EXERCISE PROMPT = Extend the author response on storage and release terms in aircraft-based flux calculations, starting after its final sentence.

SUPPLIED PASSAGE =
◆ ◆ ◆ ◆
Please note that, as recommended by Tadic et al (2017) and Gordon et al (2015), the box flight patterns used for flux calculations extend far above the PBL height in both model and observations in order to reduce retrieval error.  The ability of the meteorological model used here as a proxy for observations to simulate the PBL height accurately, thus becomes irrelevant to the accuracy of the retrieval algorithm.

2.    Second, the storage and release terms seem to be determined by the rate of compound mixing ratio change with time and the temporal variations in air density with time. The assumption underneath here is that the gas concentration change with time during flux measurement (normally 30-2 hours), and the values are significant enough to change the emission rate. But this may be scale-dependent.  For example, for the local scale, the variation of the mixing ratio can be small. It is great for authors to suggest “universal” methods to consider all the factors to influence the emission estimate in all possible meteorological conditions. But does this “storage” term really include the surface-emission flux which can be highly varied with extrapolation methods when we use aircraft data in practice [Gordon et al., 2015]?

AC.3.2:

Re:  “Second, the storage and release terms seem to be determined by the rate of compound mixing ratio change with time and the temporal variations in air density with time. The assumption underneath here is that the gas concentration change with time during flux measurement (normally 30-2 hours), and the values are significant enough to change the emission rate.”

It would be more accurate, and as already described in the manuscript, to say that storage and release is characterized by three factors:  changes in atmospheric stability (via the gradient Richardson number), changes in direction of the transport, and the standard deviation weighted upwind to downwind concentration ratio.
◆ ◆ ◆ ◆
RECORD EXCERPTS =
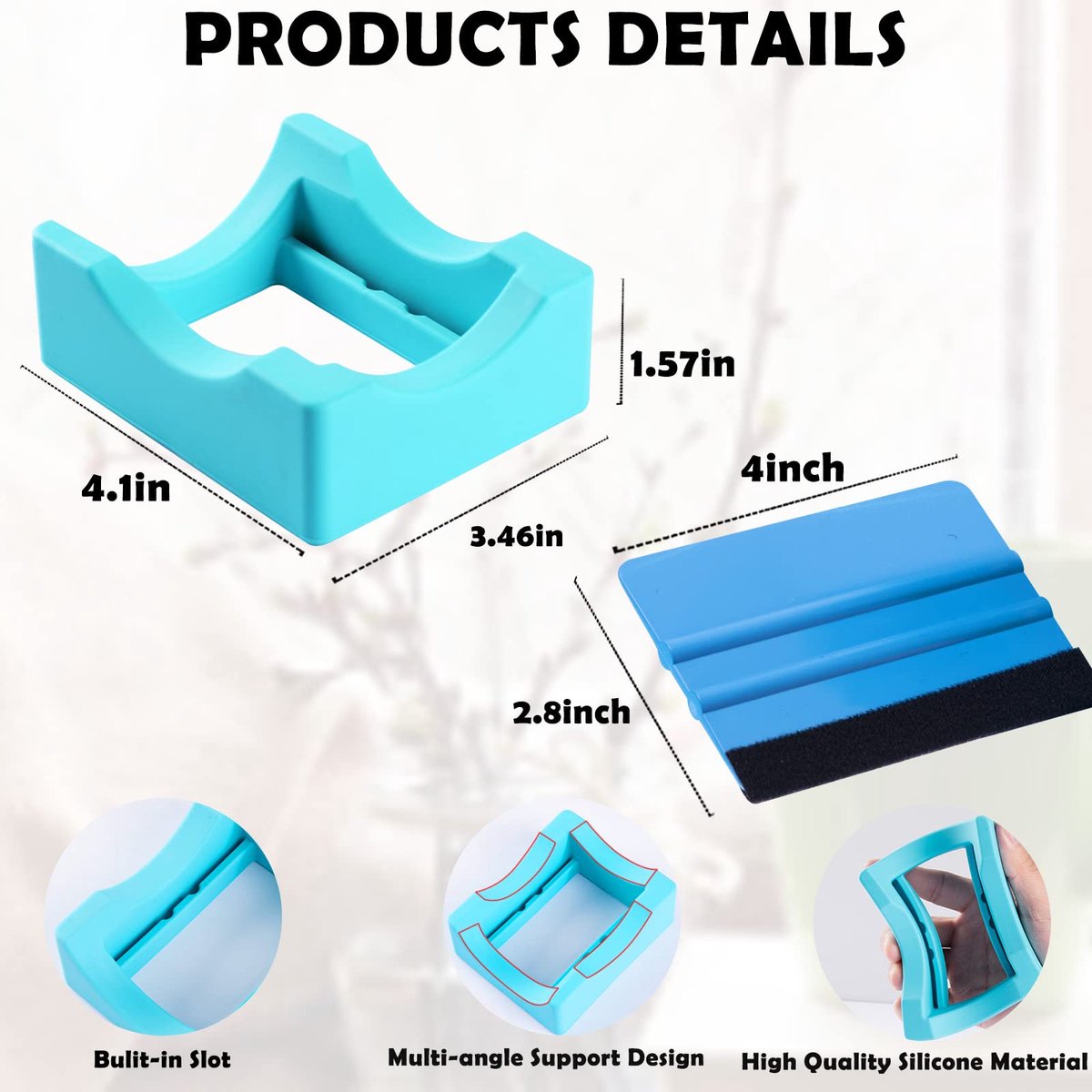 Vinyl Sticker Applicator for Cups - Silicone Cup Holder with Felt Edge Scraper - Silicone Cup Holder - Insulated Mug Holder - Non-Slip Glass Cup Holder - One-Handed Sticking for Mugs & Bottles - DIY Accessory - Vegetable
◆ ◆ ◆ ◆
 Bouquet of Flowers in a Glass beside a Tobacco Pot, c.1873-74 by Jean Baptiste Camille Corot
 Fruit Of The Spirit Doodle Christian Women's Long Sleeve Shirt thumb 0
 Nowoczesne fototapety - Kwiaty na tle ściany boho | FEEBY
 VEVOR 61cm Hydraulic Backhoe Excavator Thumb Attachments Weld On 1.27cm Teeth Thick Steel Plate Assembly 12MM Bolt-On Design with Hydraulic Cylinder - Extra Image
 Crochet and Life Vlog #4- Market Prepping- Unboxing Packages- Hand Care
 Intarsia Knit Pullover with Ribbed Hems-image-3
◆ ◆ ◆ ◆
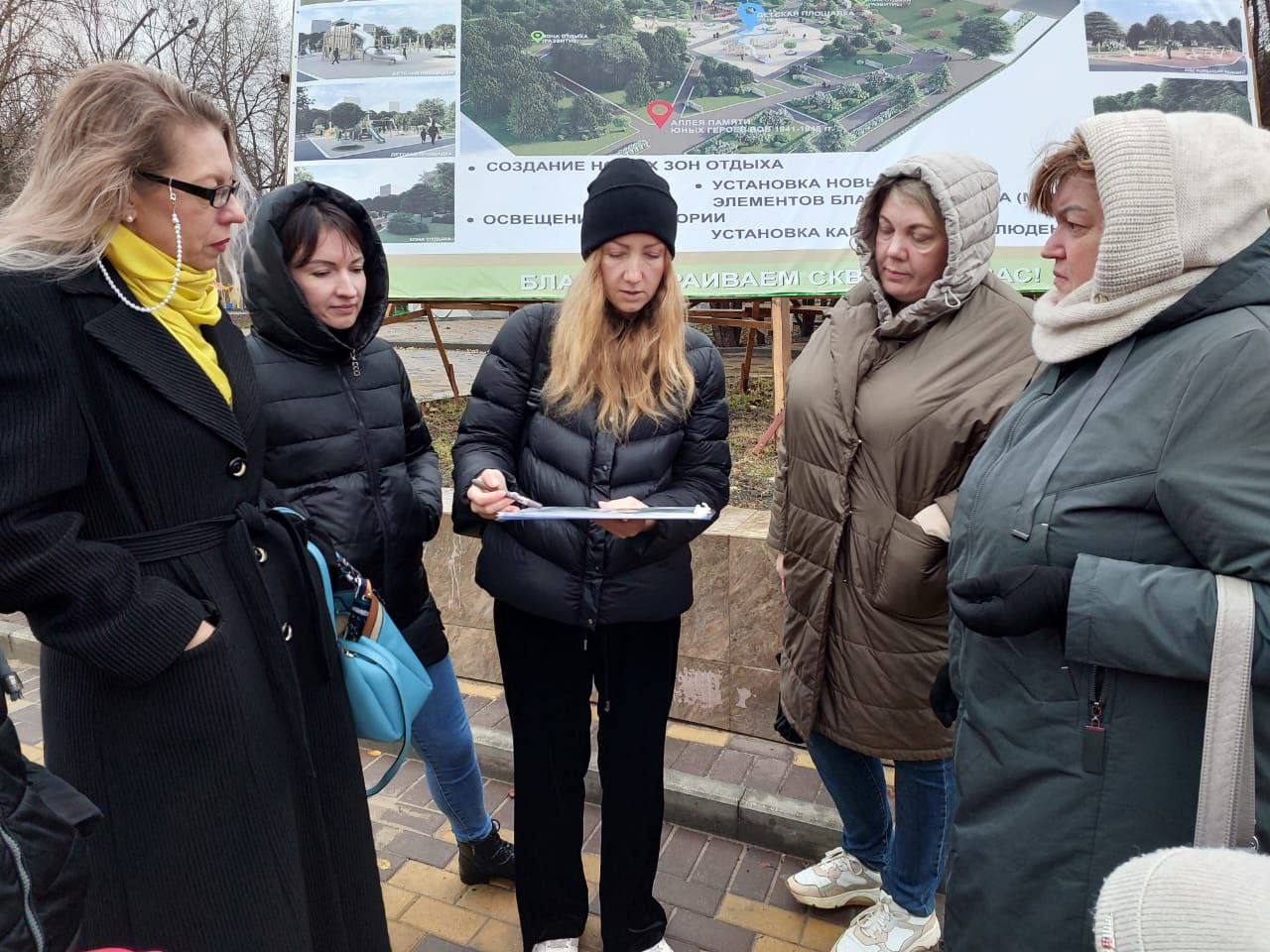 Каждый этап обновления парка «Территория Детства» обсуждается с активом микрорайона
◆ ◆ ◆ ◆
ANSWER TO THE PROBLEM =
Please note that the storage rate term E_C,S, as defined in our Eq. (4), refers to the net change in the accumulated (tracer) mass within the control volume. This change in mass and therefore change in compound mixing ratio, is due to a transient imbalance between the addition of mass due to source emissions and the removal of mass due to all the other processes (e.g. advection, deposition). Therefore, E_C,S will be non-zero only during non-steady state conditions when the addition of mass due to source emissions is not balanced out with the removal of mass due to processes such as advection and deposition. This is not to be confused with changes due to chemistry (E_C,X) which is negligible relative to the source emission rates considered here. 

Further, we have revised the sentence leading to Eq. (4) in the revised manuscript as follows,

Original manuscript text: “The first integral in Eq. (3) represents the rate of change in compound mass due to variations in compound mixing ratio χ_C(t,V) independent of the changing air density”

Revised manuscript text: “The first integral in Eq. (3) represents the rate of change in compound mass characterized as variations in compound mixing ratio χ_C(t,V) independent of the changing air density”

Re: “But this may be scale-dependent.  For example, for the local scale, the variation of the mixing ratio can be small.”

Our third metric of storage and release (the standard deviation weighted upwind to downwind concentration ratio) provides an indication of whether the magnitude and variation in mixing ratio both entering and leaving the box containing the source is sufficient to influence emission retrieval accuracy.  

Re: “It is great for authors to suggest “universal” methods to consider all the factors to influence the emission estimate in all possible meteorological conditions. But does this “storage” term really include the surface-emission flux which can be highly varied with extrapolation methods when we use aircraft data in practice [Gordon et al., 2015]?”

As we describe in the manuscript, one of the advantages of our use of a 3D regional transport air-quality model as a proxy for observations is that all of the terms influencing emissions flux estimation are fully characterized. The emissions from the facility of interest are known in advance as well as the meteorological influence of storage and release – so the surface emissions flux is definitely included in the calculations, as are the meteorological terms which may hamper its accurate retrieval.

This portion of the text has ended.